The Obama administration rightly wants to see if direct diplomacy can persuade Iran to give up its nuclear programme. I suspect that these talks will fail — if you were an Iranian policymaker what, short of a blockade or the threat of force, would make you abandon a programme that would shift the regional balance of power so dramatically in you favour? — but they should take place as force should only be used when all other options have been exhausted. But the diplomatic process must start now otherwise it will be too late. The Iranian nuclear problem will not wait until the West has dealt with its economic problems.



Previous






hass
February 25th, 2009 7:26pm Report this commentThe only "problem" with Iran's nuclear program is that Israel is opposed to it. That's all. Otherwise it is perfectly legal and much more transparent than Argentina and Brazil's nuclear programs.
John
February 25th, 2009 7:50pm Report this commentIs this the same program that is 10 years away from making a bomb or a different one?
Andre
February 25th, 2009 8:18pm Report this commentHass
The problem with Iran's nuclear programme is that its avowed aim is to wipe out Israel. Britain and USA are on that list, depend upon it.
John
Iran is one year away from having a bomb.
Mitch
February 25th, 2009 8:35pm Report this commentI would imagine that Iran is closer to getting a bomb than even they think and this one will work.
If you know what I mean.
Muller
February 25th, 2009 8:51pm Report this commentThe only problem with Iran nuclear program is it will give a fanatical theocratic regime determined nuclear weapons with which to spread their so-called "islamic revolution"
Jenny
February 25th, 2009 9:31pm Report this commentJohn, this Iranian thinks it's pretty urgent: "The Islamic Republic also has started a nuclear program, not for peaceful purposes, as they claim, but only to prolong their unwanted existence long enough to get their hands on the bomb so that they can feel invincible and continue their control over the armless Iranian people and ultimately export their version of Shi'a Islam and terrorism around the globe."
http://www.americanthinker.com/2009/02/chaos_crisis_and_terror_serves.html
hass
February 25th, 2009 10:24pm Report this commentAndre , as much as Israel likes to monopilize the victim status, the fact remains that Iran's nuclear progrm dates from the Shah's time, and can't be used to "wipe out" anyone. Meanwhile the people who ARE being wiped out are the Palestinians, at the hands of the same Israelis who proclaim so loudly that they're the victims.
Hass
February 25th, 2009 10:25pm Report this commentIran has been "just 2 years" away from making the bomb for the last 24 years, if you believe the constant hyped coverage.
Herbert Thornton
February 25th, 2009 10:35pm Report this commentThe Iranian clerics, Al Qaeda and other Islamic extremists all - and not without justification - see western countries as increasingly divided and morally weak and vacillating. They also note with especial satisfaction that anti-semitism is being whipped up to such a degree in the west that a great many westerners are is beginning to regard Israel as expendable.
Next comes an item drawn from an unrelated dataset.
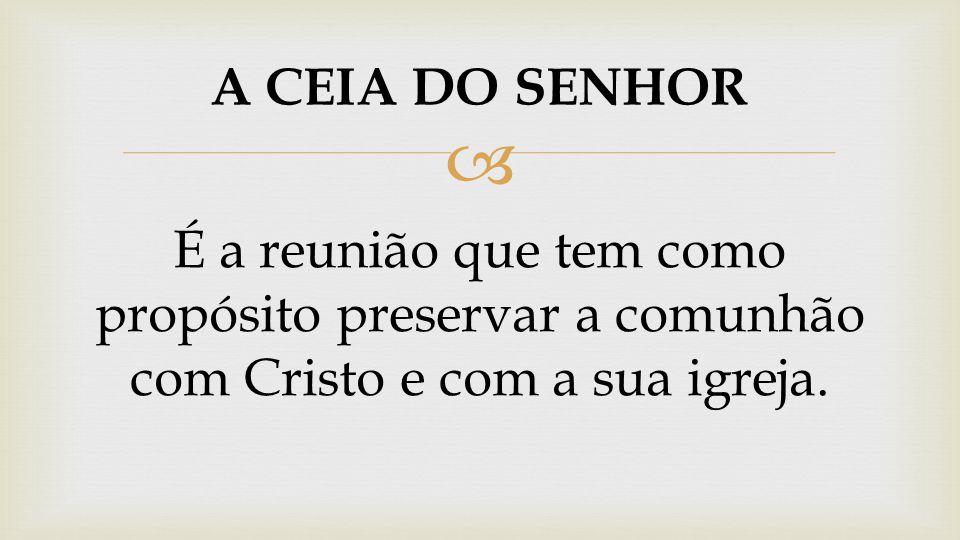 A CEIA DO SENHOR É a reunião que tem como propósito preservar a comunhão com Cristo e com a sua igreja.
Is it any wonder that Islamists are now coming to believe that the complete destruction of Israel is within their reach?
G Lauti
February 25th, 2009 10:39pm Report this commentThe time for talking is over, ultimadum time, quit making nuclear material or we carpet bomb evry nuclear site till it resembles the moon. Quite simple really!
Walsingham's Ghost
February 25th, 2009 11:06pm Report this commentAt the risk of being pelted with rotten fruit by other Coffee House readers, is it not conceivable that this programme is indeed viewed by the Iranian Administration as a replacement for its (distinctly finite) oil supplies?
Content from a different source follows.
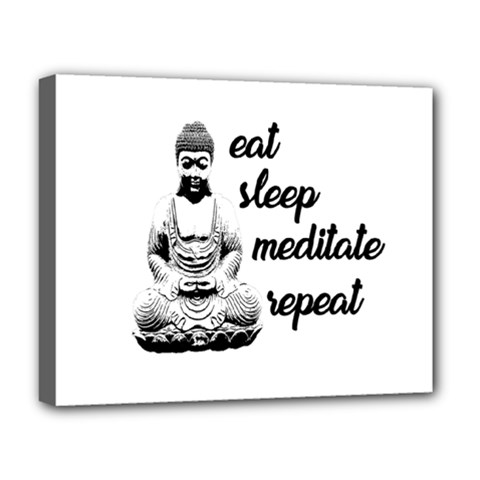 Eat, sleep, meditate, repeat  Deluxe Canvas 20  x 16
One can accept that there is always a potential danger if the current, relatively moderate regime should be replaced in the future by a more hard-line version, but surely we have had this in Pakistan already (and they also have a hated enemy on their doorstep in the shape of India).
Iran simply will not stop its quest to become a nuclear power, so we should stop deluding ourselves that negotiation will have any effect. If Israel decides that ‘enough is enough’ and launches airstrikes against the Iranian development facilities, they risk making Iran the 'martyr' of the piece (highly symbolic to the Muslim world) and also runs the risk of such action setting-off a nuclear incident into the bargain.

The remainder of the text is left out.